Spatial reasoning dataset excerpts:
%%

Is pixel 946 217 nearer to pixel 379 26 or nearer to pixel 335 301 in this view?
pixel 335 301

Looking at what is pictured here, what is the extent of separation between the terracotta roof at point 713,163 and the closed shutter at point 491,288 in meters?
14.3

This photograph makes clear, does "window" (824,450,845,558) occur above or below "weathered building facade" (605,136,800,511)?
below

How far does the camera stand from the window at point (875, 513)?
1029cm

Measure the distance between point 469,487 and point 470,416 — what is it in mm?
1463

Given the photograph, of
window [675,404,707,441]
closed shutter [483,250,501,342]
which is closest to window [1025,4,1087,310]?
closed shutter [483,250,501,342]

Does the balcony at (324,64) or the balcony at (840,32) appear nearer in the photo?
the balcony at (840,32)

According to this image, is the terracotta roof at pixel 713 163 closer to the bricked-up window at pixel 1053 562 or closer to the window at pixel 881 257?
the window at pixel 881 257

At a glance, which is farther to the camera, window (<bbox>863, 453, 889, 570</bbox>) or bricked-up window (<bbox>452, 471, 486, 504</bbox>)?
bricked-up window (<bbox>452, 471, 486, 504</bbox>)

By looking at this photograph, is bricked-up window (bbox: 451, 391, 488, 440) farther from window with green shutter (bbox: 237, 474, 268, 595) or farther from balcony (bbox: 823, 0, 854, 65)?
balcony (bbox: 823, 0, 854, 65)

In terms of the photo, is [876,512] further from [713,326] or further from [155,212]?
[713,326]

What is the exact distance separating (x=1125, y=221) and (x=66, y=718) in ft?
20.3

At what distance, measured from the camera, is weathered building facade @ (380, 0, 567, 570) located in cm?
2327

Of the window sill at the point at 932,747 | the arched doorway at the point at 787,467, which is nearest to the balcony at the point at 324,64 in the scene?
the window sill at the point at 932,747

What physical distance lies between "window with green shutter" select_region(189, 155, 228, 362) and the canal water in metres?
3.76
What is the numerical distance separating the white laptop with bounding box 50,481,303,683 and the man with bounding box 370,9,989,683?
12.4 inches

%%
%%

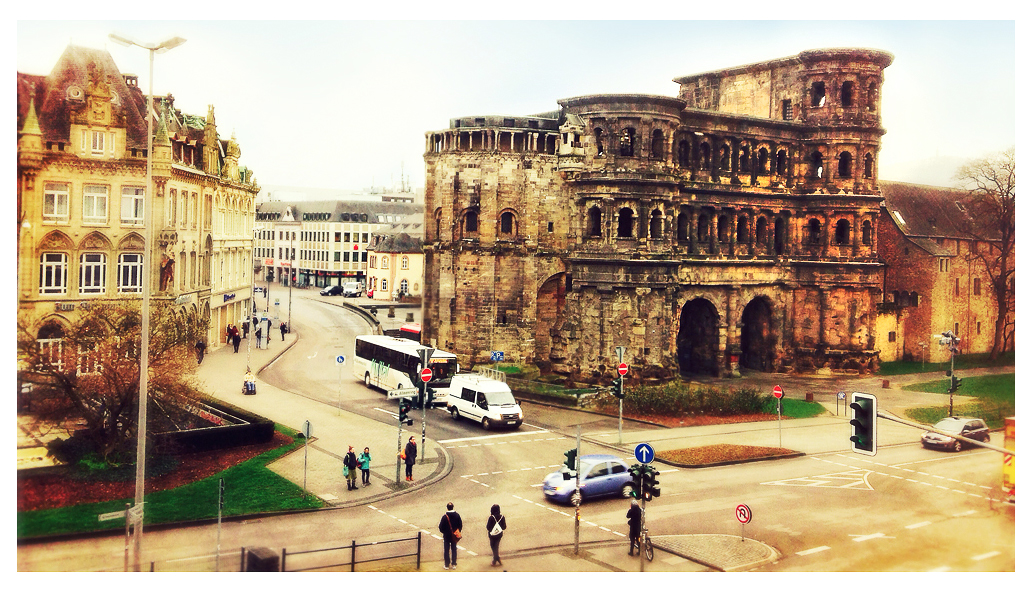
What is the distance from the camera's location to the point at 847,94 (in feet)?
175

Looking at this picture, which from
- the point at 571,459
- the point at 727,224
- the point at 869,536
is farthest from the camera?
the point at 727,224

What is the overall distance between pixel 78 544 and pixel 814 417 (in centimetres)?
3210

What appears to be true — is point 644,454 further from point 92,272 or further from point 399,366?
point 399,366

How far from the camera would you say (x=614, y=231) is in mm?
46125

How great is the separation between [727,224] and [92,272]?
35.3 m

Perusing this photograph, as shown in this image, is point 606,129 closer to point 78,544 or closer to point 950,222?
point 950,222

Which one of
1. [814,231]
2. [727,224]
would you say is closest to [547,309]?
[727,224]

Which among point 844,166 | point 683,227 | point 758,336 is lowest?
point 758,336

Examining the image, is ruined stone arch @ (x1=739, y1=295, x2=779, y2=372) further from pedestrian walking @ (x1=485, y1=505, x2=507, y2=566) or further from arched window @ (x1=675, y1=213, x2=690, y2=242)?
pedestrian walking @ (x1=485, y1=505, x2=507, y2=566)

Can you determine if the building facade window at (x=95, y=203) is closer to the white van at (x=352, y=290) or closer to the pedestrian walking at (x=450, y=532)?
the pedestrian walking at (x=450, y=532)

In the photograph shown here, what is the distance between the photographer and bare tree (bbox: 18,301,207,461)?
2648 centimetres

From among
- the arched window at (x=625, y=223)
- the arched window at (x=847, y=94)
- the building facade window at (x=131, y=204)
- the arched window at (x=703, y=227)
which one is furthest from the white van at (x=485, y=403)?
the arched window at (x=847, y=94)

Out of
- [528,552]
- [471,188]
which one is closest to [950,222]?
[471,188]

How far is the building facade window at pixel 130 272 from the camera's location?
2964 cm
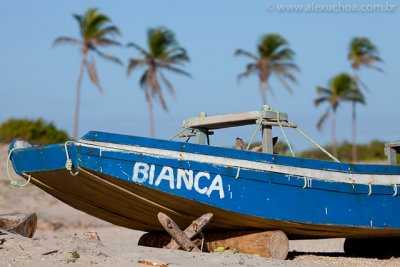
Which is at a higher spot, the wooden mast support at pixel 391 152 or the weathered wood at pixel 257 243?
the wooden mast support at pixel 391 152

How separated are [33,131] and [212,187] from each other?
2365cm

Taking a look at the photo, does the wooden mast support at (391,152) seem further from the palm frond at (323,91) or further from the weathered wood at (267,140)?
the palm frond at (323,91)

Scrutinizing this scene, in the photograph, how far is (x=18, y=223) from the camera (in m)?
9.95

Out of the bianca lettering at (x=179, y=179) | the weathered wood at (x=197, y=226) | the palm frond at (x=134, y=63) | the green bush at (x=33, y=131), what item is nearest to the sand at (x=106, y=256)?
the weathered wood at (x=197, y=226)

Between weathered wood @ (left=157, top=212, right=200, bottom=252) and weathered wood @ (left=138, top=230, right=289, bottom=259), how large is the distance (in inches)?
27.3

%%
%%

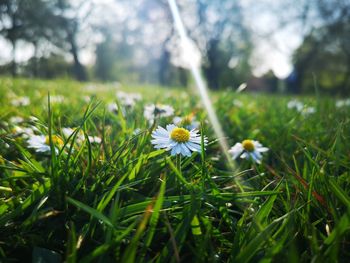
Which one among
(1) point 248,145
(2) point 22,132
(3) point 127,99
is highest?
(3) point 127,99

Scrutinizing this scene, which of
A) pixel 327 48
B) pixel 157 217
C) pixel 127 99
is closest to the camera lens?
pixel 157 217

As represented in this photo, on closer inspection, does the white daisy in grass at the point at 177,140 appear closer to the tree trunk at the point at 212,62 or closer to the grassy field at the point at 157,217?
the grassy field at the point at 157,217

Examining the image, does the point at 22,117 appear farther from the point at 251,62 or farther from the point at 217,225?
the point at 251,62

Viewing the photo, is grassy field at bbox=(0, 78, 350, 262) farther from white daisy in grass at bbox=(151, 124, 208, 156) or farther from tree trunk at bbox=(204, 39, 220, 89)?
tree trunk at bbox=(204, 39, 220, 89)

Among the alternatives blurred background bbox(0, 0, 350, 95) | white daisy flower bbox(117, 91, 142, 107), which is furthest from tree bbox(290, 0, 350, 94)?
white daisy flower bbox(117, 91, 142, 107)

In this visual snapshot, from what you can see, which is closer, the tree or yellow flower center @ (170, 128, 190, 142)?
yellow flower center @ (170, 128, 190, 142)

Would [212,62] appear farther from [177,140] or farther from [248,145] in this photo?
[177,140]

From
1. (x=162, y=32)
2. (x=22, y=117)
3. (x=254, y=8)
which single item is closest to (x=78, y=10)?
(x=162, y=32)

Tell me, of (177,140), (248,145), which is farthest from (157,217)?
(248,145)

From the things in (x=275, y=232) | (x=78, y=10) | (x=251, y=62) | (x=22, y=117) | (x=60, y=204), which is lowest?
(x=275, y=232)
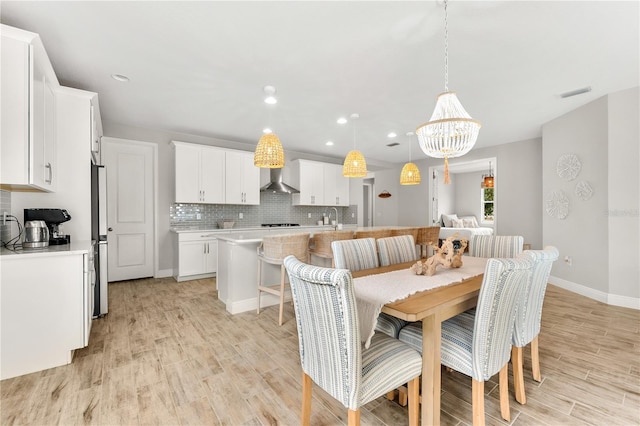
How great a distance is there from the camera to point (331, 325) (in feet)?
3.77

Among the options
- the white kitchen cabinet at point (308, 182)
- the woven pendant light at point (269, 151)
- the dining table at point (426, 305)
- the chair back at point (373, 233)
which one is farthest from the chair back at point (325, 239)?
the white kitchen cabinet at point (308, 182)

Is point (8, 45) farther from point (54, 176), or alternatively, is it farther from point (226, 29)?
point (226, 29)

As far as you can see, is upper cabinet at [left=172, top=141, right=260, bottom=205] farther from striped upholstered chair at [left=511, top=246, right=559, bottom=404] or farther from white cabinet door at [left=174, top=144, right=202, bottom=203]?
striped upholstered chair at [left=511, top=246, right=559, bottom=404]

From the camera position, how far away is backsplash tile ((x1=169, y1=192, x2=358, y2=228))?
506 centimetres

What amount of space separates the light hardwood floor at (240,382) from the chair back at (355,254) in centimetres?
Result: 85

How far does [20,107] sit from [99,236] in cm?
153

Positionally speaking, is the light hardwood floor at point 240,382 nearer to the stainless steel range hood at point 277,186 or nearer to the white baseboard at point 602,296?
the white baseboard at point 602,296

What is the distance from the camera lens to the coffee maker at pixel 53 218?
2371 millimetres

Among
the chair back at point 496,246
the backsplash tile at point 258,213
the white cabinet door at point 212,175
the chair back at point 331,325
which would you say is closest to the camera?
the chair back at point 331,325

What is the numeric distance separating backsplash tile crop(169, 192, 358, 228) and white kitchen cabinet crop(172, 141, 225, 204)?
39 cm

%%

▶ **Directive**: Locate each line of the material above that contains the string "with" and copy those lines.

▶ **The response**:
By looking at this photograph, is bricked-up window (bbox: 451, 391, 488, 440) farther from window with green shutter (bbox: 237, 474, 268, 595) or farther from balcony (bbox: 823, 0, 854, 65)?
What physical distance lies between "window with green shutter" select_region(189, 155, 228, 362) and the canal water in metres?
What is the numerical distance separating the white laptop with bounding box 50,481,303,683 and the man with bounding box 370,9,989,683?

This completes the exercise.